Antón enviaba informes diarios a Bucchía que redactaba en la modesta pensión en
que se alojaba. Salía de ella después en busca de uno de los correos apalabrados para
que los llevara a Trento. En apariencia, nada presagiaba que los tres boloñeses,
impresionados por los dineros que recibían de Antón, prepararan un plan para asaltarle
en su pensión y robarle las monedas que allí guardaba. Una tarde dos de ellos no
esperaron a que Antón les entregara el informe del día y se acercaron a la pensión para
intimidarle. Como Antón no se encontraba aún en su habitación, forzaron la puerta
para registrarla. Obcecados por encontrar el dinero cuanto antes, no se apercibieron de
que alguien entró y con rapidez y destreza les hundió una daga en el corazón dándoles
muerte al instante. El asesino salió con premura de la habitación, pero tuvo tiempo
para dejar un mensaje a Antón. Este quedó paralizado unos minutos cuando encontró
aquella escena tan sorprendente. Los cuerpos de los dos correos yacían en el suelo
bañados en sangre. Atrancó la puerta hasta que pudo reaccionar y vio un papel encima
de la mesa que utilizaba como escritorio. El mensaje recogía una orden muy concreta:
abandonar aquella pensión y presentarse a Jerónimo Bucchía.
Antón recogió sus pertenencias, incluida la bolsa del dinero que tenía bien
custodiada para que nadie diera con ella. El único sitio de fiar a donde podía dirigirse
era el Colegio de San Clemente y hacia allí encaminó sus pasos.

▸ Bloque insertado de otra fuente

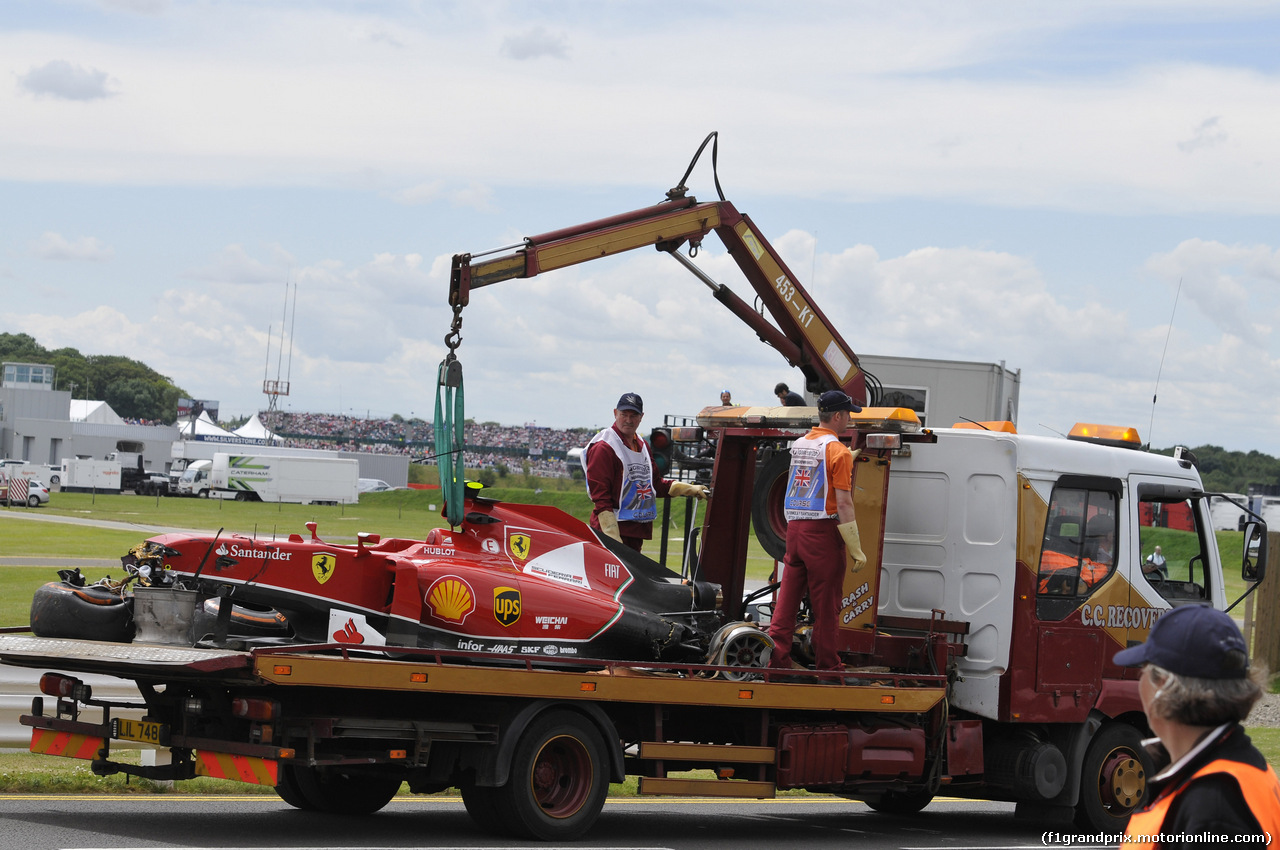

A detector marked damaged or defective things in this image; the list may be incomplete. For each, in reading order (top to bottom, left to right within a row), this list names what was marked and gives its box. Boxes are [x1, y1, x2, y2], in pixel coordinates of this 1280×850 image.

detached racing tire [747, 450, 788, 563]
detached racing tire [30, 581, 135, 640]
detached racing tire [289, 762, 399, 819]
detached racing tire [488, 706, 609, 839]
detached racing tire [1075, 721, 1157, 834]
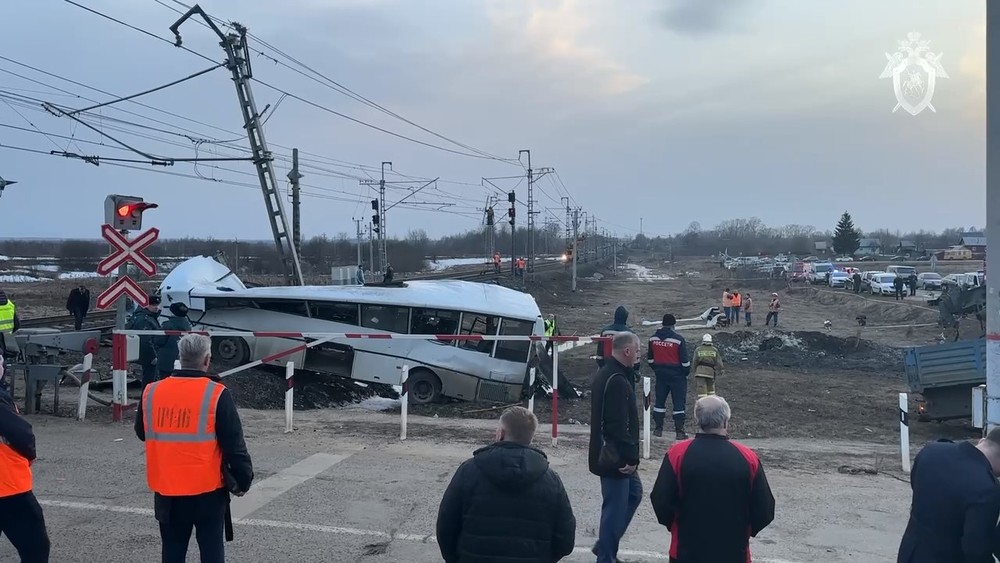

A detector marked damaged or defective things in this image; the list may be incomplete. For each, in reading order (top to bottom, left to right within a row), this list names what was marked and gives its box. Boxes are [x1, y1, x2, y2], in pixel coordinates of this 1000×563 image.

damaged white bus [159, 258, 544, 404]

Al entrar por la puerta principal reconoció a un hombre camuflado en el pequeño
jardín que daba acceso al gran patio del edificio.
—¡Majuelo!
—Vamos, Antón. Busquemos un discreto mesón y tomemos unas jarras de vino
—Majuelo quería alejarlo de allí.
—Me disponía a informar de algo muy desagradable que me ha pasado al director
de este colegio.
—Dejémoslo para más tarde.
La confianza que Antón tenía en su compañero de habitación en Aldeno era tal
que no dudó en seguirle. Este demostró conocer las callejuelas de Bolonia como si
fuera un boloñés de toda la vida. En el mesón que entraron era difícil entenderse por el
jaleo imperante, pero era la mejor manera de pasar inadvertido.
—¿Qué haces en Bolonia, Majuelo?
—Mi amo me ha enviado para cerrar unos tratos de vinos, con el concilio todo
escasea en Trento y hay que buscarlo en otros mercados. Mañana regreso de nuevo a
Aldeno.
—Yo también vuelvo a Trento, podemos hacer juntos el camino.
—Es una buena idea. Al despuntar el alba te esperaré en la puerta de la basílica de
San Petronio.
—Allí estaré.
Antón volvió a su alojamiento. Pasó la noche sin dormir atemorizado con la
presencia de los dos cadáveres. Muy temprano, recogió sus pertenencias, liquidó con
el mesonero y entró en la plaza Mayor montado en su caballo. Majuelo le esperaba.